Collected data entries:
BEGIN

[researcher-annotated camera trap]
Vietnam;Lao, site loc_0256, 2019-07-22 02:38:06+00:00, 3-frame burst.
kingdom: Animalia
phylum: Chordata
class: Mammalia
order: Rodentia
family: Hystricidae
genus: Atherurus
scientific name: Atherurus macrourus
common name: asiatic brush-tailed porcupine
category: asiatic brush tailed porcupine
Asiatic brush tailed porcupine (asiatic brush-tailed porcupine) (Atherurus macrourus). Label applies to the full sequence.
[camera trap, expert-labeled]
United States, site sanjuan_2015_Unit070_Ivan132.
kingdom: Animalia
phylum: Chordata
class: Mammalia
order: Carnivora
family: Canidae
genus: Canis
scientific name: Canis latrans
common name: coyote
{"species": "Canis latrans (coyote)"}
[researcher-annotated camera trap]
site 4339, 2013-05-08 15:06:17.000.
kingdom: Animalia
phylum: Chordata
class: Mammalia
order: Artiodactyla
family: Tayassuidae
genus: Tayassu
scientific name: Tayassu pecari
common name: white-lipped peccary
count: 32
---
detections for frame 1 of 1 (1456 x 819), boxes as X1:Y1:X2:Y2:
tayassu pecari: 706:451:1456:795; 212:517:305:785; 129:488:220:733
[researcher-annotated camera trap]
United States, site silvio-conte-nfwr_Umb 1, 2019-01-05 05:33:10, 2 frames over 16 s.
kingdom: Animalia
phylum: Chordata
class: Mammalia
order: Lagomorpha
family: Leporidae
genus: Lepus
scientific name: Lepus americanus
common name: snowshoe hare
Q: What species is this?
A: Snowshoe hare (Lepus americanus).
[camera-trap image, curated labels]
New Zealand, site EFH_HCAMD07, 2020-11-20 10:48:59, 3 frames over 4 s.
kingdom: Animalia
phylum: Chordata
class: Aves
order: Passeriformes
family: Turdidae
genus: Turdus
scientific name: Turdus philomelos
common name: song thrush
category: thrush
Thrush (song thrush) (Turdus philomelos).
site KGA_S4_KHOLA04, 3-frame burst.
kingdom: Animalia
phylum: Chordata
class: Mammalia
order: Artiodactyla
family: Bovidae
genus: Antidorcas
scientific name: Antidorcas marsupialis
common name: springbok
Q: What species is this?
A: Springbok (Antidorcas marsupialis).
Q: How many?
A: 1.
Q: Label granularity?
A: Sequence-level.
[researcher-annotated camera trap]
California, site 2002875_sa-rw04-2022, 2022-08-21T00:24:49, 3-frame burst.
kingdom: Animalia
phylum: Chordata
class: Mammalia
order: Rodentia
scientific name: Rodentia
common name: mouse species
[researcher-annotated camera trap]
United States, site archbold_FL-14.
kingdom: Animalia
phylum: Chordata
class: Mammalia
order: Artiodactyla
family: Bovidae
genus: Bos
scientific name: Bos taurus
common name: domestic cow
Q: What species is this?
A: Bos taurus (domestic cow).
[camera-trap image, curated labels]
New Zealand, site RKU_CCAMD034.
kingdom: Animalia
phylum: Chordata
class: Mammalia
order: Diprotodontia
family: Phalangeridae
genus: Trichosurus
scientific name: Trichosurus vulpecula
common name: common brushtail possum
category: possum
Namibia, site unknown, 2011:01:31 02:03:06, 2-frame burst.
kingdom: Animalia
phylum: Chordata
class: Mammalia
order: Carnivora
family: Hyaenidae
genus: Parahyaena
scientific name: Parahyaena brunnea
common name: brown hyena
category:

END

• _EXERCISE GOAL_
All of the data above should be duplicated exactly.

• _EXPECTED ANSWER_
[researcher-annotated camera trap]
Vietnam;Lao, site loc_0256, 2019-07-22 02:38:06+00:00, 3-frame burst.
kingdom: Animalia
phylum: Chordata
class: Mammalia
order: Rodentia
family: Hystricidae
genus: Atherurus
scientific name: Atherurus macrourus
common name: asiatic brush-tailed porcupine
category: asiatic brush tailed porcupine
Asiatic brush tailed porcupine (asiatic brush-tailed porcupine) (Atherurus macrourus). Label applies to the full sequence.
[camera trap, expert-labeled]
United States, site sanjuan_2015_Unit070_Ivan132.
kingdom: Animalia
phylum: Chordata
class: Mammalia
order: Carnivora
family: Canidae
genus: Canis
scientific name: Canis latrans
common name: coyote
{"species": "Canis latrans (coyote)"}
[researcher-annotated camera trap]
site 4339, 2013-05-08 15:06:17.000.
kingdom: Animalia
phylum: Chordata
class: Mammalia
order: Artiodactyla
family: Tayassuidae
genus: Tayassu
scientific name: Tayassu pecari
common name: white-lipped peccary
count: 32
---
detections for frame 1 of 1 (1456 x 819), boxes as X1:Y1:X2:Y2:
tayassu pecari: 706:451:1456:795; 212:517:305:785; 129:488:220:733
[researcher-annotated camera trap]
United States, site silvio-conte-nfwr_Umb 1, 2019-01-05 05:33:10, 2 frames over 16 s.
kingdom: Animalia
phylum: Chordata
class: Mammalia
order: Lagomorpha
family: Leporidae
genus: Lepus
scientific name: Lepus americanus
common name: snowshoe hare
Q: What species is this?
A: Snowshoe hare (Lepus americanus).
[camera-trap image, curated labels]
New Zealand, site EFH_HCAMD07, 2020-11-20 10:48:59, 3 frames over 4 s.
kingdom: Animalia
phylum: Chordata
class: Aves
order: Passeriformes
family: Turdidae
genus: Turdus
scientific name: Turdus philomelos
common name: song thrush
category: thrush
Thrush (song thrush) (Turdus philomelos).
site KGA_S4_KHOLA04, 3-frame burst.
kingdom: Animalia
phylum: Chordata
class: Mammalia
order: Artiodactyla
family: Bovidae
genus: Antidorcas
scientific name: Antidorcas marsupialis
common name: springbok
Q: What species is this?
A: Springbok (Antidorcas marsupialis).
Q: How many?
A: 1.
Q: Label granularity?
A: Sequence-level.
[researcher-annotated camera trap]
California, site 2002875_sa-rw04-2022, 2022-08-21T00:24:49, 3-frame burst.
kingdom: Animalia
phylum: Chordata
class: Mammalia
order: Rodentia
scientific name: Rodentia
common name: mouse species
[researcher-annotated camera trap]
United States, site archbold_FL-14.
kingdom: Animalia
phylum: Chordata
class: Mammalia
order: Artiodactyla
family: Bovidae
genus: Bos
scientific name: Bos taurus
common name: domestic cow
Q: What species is this?
A: Bos taurus (domestic cow).
[camera-trap image, curated labels]
New Zealand, site RKU_CCAMD034.
kingdom: Animalia
phylum: Chordata
class: Mammalia
order: Diprotodontia
family: Phalangeridae
genus: Trichosurus
scientific name: Trichosurus vulpecula
common name: common brushtail possum
category: possum
Namibia, site unknown, 2011:01:31 02:03:06, 2-frame burst.
kingdom: Animalia
phylum: Chordata
class: Mammalia
order: Carnivora
family: Hyaenidae
genus: Parahyaena
scientific name: Parahyaena brunnea
common name: brown hyena
category:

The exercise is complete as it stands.